Dr. Catherine Nichols Special to the Arizona Daily Star
The following is the opinion and analysis of the writer:
As an organization committed to electing pro-choice women to office, Arizona List has been working for two decades to elect women to public office in order to support reproductive rights. When Roe was overturned, we knew we needed to move this into a constitutional right in the state of Arizona. Arizona List members were committed to support the Arizona for Abortion Access Act. We know that voting YES on Proposition 139 in November will make Arizona a safer place for women and girls and their health care needs.
Why is Arizona List an anchor partner of the Arizona for Abortion Access coalition? Because this coalition includes organizations that defend rights like the ACLU; it includes medical personnel including doctors and nurses; and it includes community leaders from all political parties. The team at Arizona List has been working hard on this citizen’s initiative for over a year because everyone deserves the freedom to make their own healthcare decisions. We want medical professionals involved in these private decisions, not politicians with agendas.
I have worked with three other initiatives in the state of Arizona. All three worked to broaden health care in the state. And Arizonans were generous. Every initiative passed overwhelmingly. Arizonans voted yes to expand health care for the working poor (twice) and last election they voted to eliminate medical debt. When I started circulating petitions for this initiative, I heard it again and again. Arizonans across the political spectrum are generous people. They share a strong commitment to individual rights to decide when and how to start a family.

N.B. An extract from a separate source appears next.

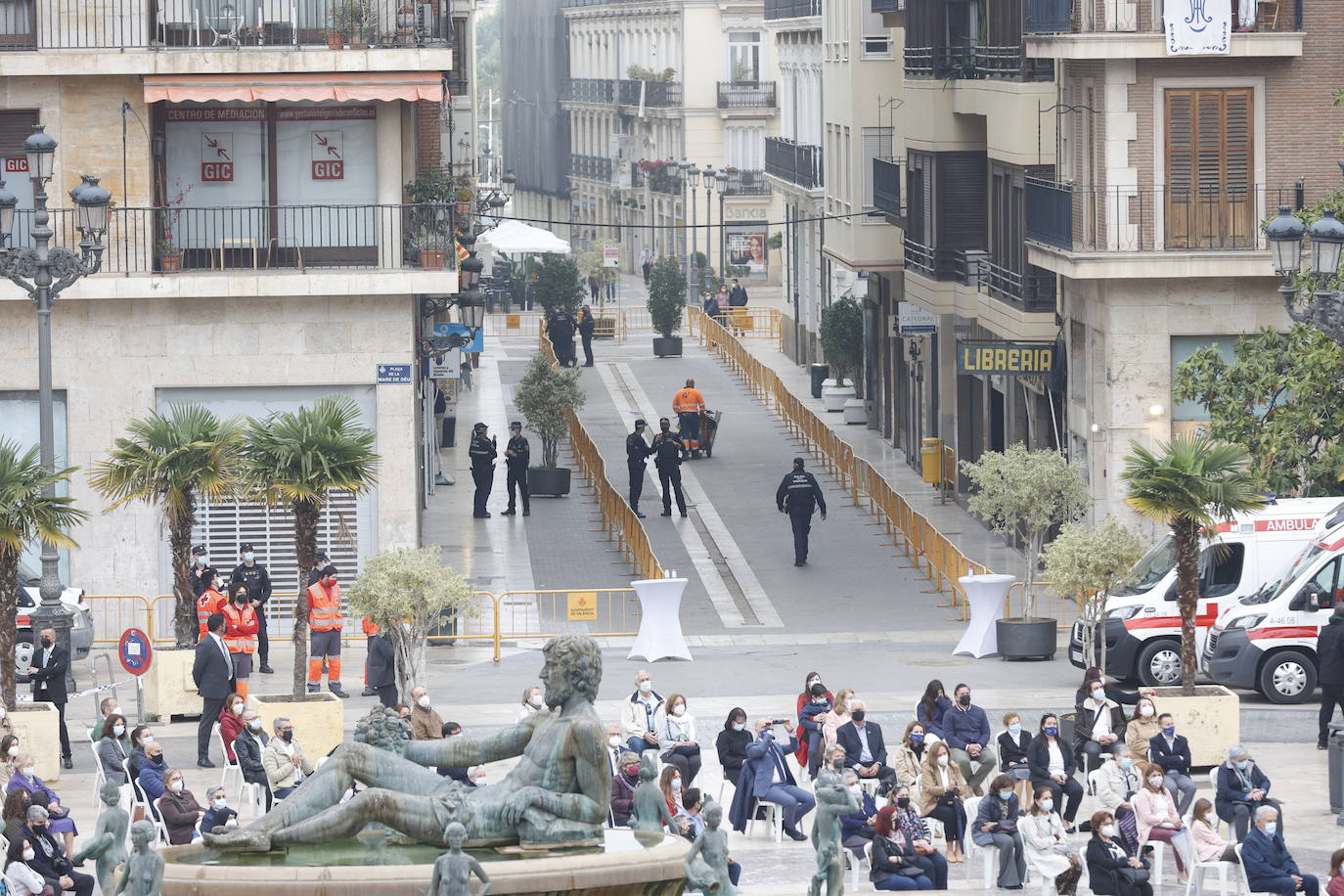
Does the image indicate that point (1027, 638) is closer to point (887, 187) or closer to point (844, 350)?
point (887, 187)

Our citizen initiative process gives Arizonans real power. It is a fundamental part of our healthy democracy. I wrote my dissertation on how we used it before. And I experienced it first-hand this year. Thousands of volunteers came through our doors across Tucson, Phoenix, Yuma and Flagstaff to pick up petitions, talk to their neighbors, and engage with voters on this issue. They drove up from Santa Cruz, down from Yavapai and across from Cochise just to sign petitions at our office. Together with coalition partners, we collected more signatures than any other citizen initiative ballot measure in Arizona history — almost a fifth of the voters in the entire state participated. People of Arizona want to stop playing politics with our healthcare, our freedom, and our rights.
Voting yes on the Arizona for Abortion Access Act protects Arizonans, especially those suffering from pregnancy complications and survivors of violence, from the extreme bans we have on the books now. It allows everyone to have equal rights to make health care decisions. It is time. Join all of us at Arizona List and vote yes on the Arizona for Abortion Access Act.